The Wolverines come into their Week 3 contest as 45.5-point favorites (via Vegas Insider) and should easily have the game wrapped up by halftime. 

However, with a huge rivalry game in South Bend against the Notre Dame Fighting Irish coming up, playing a team like UMass could not have come at a better time. 

The Wolverines have been among college football's biggest disappointments through two weeks, getting destroyed by the Alabama Crimson Tide in Week 1 and barely escaping last week against the Air Force Falcons.

In those two contests, a myriad of problems showed up for Michigan. Luckily, a game against an overmatched opponent could provide the team's elixir going forward.

With that in mind, here's a look at the Wolverines' problem areas that they must fix against UMass on Saturday. 

Denard Robinson

The dual-threat QB recaptured his effectiveness on the ground last week against Air Force, running for 218 yards on 20 carries, including a scintillating 79-yard touchdown run in the first quarter.

However, Robinson's prowess on the ground has never been and never will be his overarching concern as a player. What is a concern going forward is the fact he has plateaued in his development as a quarterback. 

After completing 62.5 percent of his passes and seemingly trending upward in 2010, it's all been downhill for Robinson the past two seasons. As a junior, Robinson's completion percentage dropped to 55.0 and he tossed 15 interceptions, which tied for sixth most in the nation.

Seen largely as a down season, the Wolverines quarterback was expected to have a huge bounce-back campaign in 2012.

Through two games, the results have not been encouraging. Robinson has completed just 49.0 percent of his passes and has thrown three interceptions while showing the same problem signs as 2011.
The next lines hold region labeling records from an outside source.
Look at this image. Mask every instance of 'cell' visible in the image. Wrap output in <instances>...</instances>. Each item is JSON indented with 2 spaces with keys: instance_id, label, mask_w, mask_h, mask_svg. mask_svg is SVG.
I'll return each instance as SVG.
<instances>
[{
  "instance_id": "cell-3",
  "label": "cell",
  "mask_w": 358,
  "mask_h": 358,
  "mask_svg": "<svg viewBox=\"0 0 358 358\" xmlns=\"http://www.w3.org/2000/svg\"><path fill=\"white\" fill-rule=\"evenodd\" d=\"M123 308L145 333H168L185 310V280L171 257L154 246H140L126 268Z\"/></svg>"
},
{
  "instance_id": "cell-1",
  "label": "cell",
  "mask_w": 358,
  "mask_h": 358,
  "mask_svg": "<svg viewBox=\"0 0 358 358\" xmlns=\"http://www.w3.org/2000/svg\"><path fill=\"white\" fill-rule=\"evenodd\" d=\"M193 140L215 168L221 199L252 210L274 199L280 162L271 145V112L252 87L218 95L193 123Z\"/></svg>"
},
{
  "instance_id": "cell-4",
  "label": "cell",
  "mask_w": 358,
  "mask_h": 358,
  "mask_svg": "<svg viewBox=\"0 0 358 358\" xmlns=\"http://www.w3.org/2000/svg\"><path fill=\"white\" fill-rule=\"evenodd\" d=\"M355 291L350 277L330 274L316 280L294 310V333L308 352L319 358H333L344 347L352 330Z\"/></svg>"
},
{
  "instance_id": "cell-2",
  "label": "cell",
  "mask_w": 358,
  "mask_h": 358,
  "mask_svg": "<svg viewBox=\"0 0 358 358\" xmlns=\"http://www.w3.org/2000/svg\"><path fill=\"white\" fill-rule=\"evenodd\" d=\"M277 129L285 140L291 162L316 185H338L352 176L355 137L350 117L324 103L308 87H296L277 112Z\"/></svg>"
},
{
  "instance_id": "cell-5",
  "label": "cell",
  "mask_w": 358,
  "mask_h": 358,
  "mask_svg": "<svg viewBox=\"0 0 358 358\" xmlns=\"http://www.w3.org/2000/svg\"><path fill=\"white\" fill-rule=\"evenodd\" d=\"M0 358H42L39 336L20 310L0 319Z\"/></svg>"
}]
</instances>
The Michigan offense is more reliant on its quarterback than ever before, so this trend cannot keep up. For the Wolverines to have any shot at a top-tier bowl game, Robinson needs to fix his aerial deficiencies before they submarine his senior season. 

Run Blocking

Through two games, here's a look at the Wolverines' non-Robinson running stats: 30 carries, 38 yards and 1.27 yards per carry.
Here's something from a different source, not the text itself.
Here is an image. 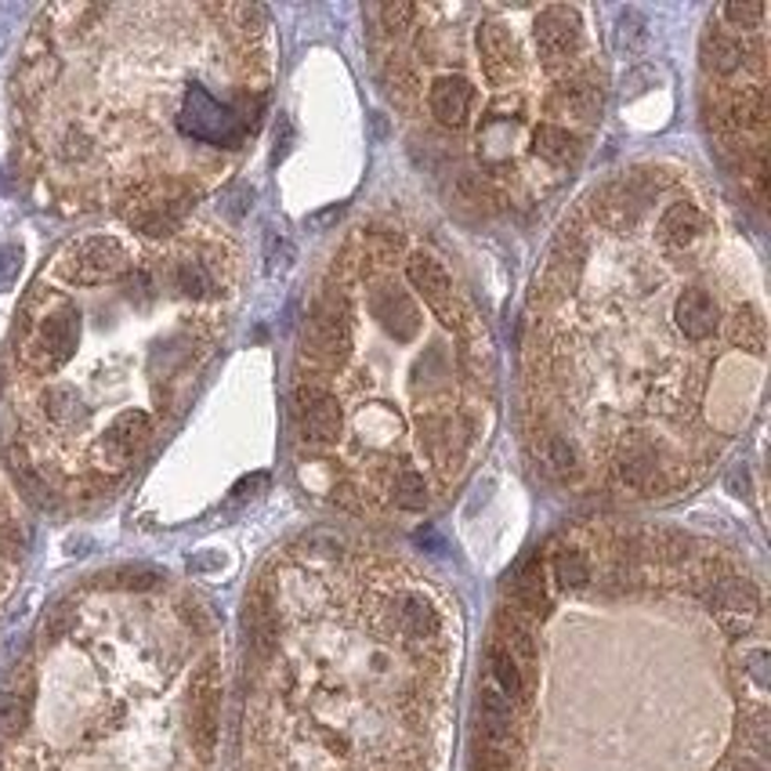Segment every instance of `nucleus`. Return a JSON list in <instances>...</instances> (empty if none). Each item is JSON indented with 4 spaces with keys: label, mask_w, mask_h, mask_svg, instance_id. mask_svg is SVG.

It's easy to point at Robinson's astounding ground work last week and blame the running backs for their ineffectiveness. But when actually watching Wolverines play this season, it's apparent that's not the case. 

Almost any traditional run play Michigan has run this season without the read-option being involved has gotten stuffed at the point of attack. Thousand-yard rusher Fitzgerald Toussaint, who averaged 5.6 yards per carry in 2011, had no run of longer than five yards last week as holes closed seemingly before the handoff.
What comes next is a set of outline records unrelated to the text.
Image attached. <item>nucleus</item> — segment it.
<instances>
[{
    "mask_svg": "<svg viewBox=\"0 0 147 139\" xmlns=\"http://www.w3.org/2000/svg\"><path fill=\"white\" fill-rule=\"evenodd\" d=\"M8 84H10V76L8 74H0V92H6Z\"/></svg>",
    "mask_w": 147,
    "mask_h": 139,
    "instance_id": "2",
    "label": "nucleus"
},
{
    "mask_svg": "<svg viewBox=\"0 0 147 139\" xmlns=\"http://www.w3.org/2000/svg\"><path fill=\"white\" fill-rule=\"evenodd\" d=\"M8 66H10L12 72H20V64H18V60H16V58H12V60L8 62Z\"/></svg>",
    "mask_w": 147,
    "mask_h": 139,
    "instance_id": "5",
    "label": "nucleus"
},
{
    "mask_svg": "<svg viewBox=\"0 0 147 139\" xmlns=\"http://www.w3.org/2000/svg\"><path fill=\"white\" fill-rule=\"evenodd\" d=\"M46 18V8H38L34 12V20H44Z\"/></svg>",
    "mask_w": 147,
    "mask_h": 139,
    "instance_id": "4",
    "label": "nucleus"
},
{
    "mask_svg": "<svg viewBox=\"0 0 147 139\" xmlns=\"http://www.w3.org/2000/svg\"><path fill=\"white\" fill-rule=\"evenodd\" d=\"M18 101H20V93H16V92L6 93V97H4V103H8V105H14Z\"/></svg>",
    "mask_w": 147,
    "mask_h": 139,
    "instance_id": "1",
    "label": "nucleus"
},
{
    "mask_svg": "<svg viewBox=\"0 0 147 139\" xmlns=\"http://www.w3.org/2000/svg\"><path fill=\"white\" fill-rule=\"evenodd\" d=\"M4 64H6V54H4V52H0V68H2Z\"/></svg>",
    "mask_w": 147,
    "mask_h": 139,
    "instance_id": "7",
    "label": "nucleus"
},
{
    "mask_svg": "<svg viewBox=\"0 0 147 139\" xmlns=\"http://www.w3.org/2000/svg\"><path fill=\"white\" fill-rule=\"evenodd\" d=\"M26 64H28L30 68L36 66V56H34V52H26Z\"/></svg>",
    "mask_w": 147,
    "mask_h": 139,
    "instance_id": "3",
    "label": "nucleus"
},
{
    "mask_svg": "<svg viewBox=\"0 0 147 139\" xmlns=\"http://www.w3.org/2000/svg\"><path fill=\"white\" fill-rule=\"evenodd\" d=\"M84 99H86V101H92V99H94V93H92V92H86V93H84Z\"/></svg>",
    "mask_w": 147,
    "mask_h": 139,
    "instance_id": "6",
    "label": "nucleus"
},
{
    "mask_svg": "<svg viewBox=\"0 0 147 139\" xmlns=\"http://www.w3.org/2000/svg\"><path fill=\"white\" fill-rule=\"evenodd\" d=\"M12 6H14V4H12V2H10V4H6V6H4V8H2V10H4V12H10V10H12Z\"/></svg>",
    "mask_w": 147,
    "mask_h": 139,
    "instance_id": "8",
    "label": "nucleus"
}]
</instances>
That can work against a lesser team like Air Force or this week against UMass. Facing teams with elite defenses—as we saw in the Alabama game—the offensive line's ineffectiveness in traditional run sets makes the read-option a fangless attack. 

With a tough run defense in Notre Dame on tap for this week, it's necessary to figure out an effective way to get the ball in Toussaint's hands going forward.

Defensive Line Ineffectiveness

Replacing all four starters in the front four is a daunting task for any football team, and (understandably) the Wolverines have struggled mightily thus far to get penetration.

Alabama and Air Force combined to gain 522 yards on the ground in the team's opening two contests, which is the fifth-worst rate in the entire nation.

And unfortunately for Michigan, those yards cannot be chalked up to a few isolated plays. The Wolverines have given up 28 first downs from running plays in the first two weeks, just one behind Eastern Michigan for the most in college football. 

This deficiency is the least sustainable one if Michigan hopes to compete for a Big Ten championship. If left unattended, star running backs like Michigan State's Le'Veon Bell and Nebraska's Rex Burkhead will scamper all over the Wolverines and single-handedly cost the team those games. 

With a weak opponent like UMass on the schedule for Saturday, look for Michigan to rotate defensive alignments and find at least a passable front four.